PETUNJUK TUGAS » Lanjutkan artikel tentang novel Andina Dwifatma yang membayangkan sosok seperti Wiji Thukul di era media sosial, mulai dari setelah kalimat terakhirnya.

KUTIPAN »

LAPORAN KHUSUS

Wiji Thukul Era Media Sosial versi Andina Dwifatma

Vega Probo | CNN Indonesia
Rabu, 26 Agu 2015 17:15 WIB
"Aku membayangkan orang kayak Wiji Thukul hidup di zaman digital, yang punya akun media sosial, mengakrabi Twitter," kata sang penulis muda.
Mural-mural tentang Wiji Thukul di Jalan TB Simatupang, Jakarta. (CNN Indonesia/Basuki Rahmat N)
Jakarta, CNN Indonesia -- Di era media sosial, banyak orang "bersuara lantang." Sampai-sampai muncul karikatur yang menggambarkan Facebook sebagai pabrik hakim, karena banyak orang mendadak kritis dan gemar menghakimi orang lain yang berbeda pendapat.

Jadi, bayangkan bila Wiji Thukul hidup di era kini. Syair puisinya yang meledak-ledak agaknya bakal jauh lebih fenomenal ketimbang eranya dulu, 1990-an, semasa rezim Orde Baru di bawah kendali Presiden Soeharto.

Begitulah gambaran karakter—aktivis "berbahaya” di era media sosial—yang sedang dikembangkan Andina Dwifatma untuk novel ke-duanya. Saat dihubungi CNN Indonesia via telepon, kemarin (25/8), sang penulis mengilas sedikit tentang inspirasi karyanya.

ADVERTISEMENT

SCROLL TO CONTINUE WITH CONTENT

"Aku membayangkan orang kayak Wiji Thukul hidup di zaman digital, yang punya akun media sosial, mengakrabi Twitter," kata  penulis yang juga pengajar mata kuliah Komunikasi dan Perubahan Sosial di Program Studi Komunikasi, Universitas Katolik Indonesia, Atma Jaya, Jakarta.

Sebelumnya, alumnus Universitas Diponegoro, Semarang, pada 2009, ini sudah merilis biografi cendekiawan muslim Azyumardi Azra Cerita Azra (2011), dan novel Semusim, dan Semusim Lagi (2013) yang memenangkan Sayembara Menulis Novel Dewan Kesenian Jakarta 2012.

KUMPULAN BAHAN »
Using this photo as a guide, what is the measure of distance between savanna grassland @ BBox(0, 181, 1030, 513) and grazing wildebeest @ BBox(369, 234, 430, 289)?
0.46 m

JAWABAN AKHIR »
Andina sengaja memilih era kini karena sesuai dengan eranya. Ia mengaku, tak tahu menahu soal era 1998. Ketika itu, ia baru berusia 12 tahun. Jadilah karakter sang aktivis dalam novelnya digambarkan “berbahaya” sekaligus gaul di media sosial.

Demi memperoleh gambaran nyata tentang aktivis—terutama yang kemudian tak tentu rimbanya seperti Thukul, Andina tak segan menyambangi kantor Komisi untuk Orang Hilang dan Korban Tindak Kekerasan (Kontras) dan menilik sejumlah dokumen.

Sejauh ini, perempuan kelahiran Jakarta, 15 September 1986, mengaku sudah merampungkan penokohan, dan sekarang tinggal melanjutkan penggarapan alur kisah. Lantas apa membuatnya tertarik menokohkan aktivis berbahaya untuk novel ke-duanya?

“Saya kagum pada Wiji Thukul,” peraih penghargaan jurnalistik Anugrah Adiwarta 2011 ini mengakui. “Saat penyair lain begitu terpaku pada estetika, Wiji Thukul telah melampauinya. Sajaknya seperti isi pamflet, sama sekali tidak mendayu-dayu, tapi justru itulah yang membuat sajaknya hidup.”

Bagi Andina, sajak Thukul tak hanya hidup, juga melegenda. Thukul rela berjuang demi rakyat kecil, atau kaum buruh, padahal hidupnya sendiri susah. Namun di sisi lain, ia jujur dan baik hati. Sikap itulah yang membuat Andina mengagumi Thukul.

Saat disinggung lebih jauh tentang novelnya, Andina berkilah novelnya belum rampung, dan belum saatnya untuk dibocorkan. “Sebagai penulis, saya sendiri tidak tahu kapan novel ke-dua ini akan selesai. Tapi saya sudah terbayang bakal ke mana arahnya.” (vga/vga)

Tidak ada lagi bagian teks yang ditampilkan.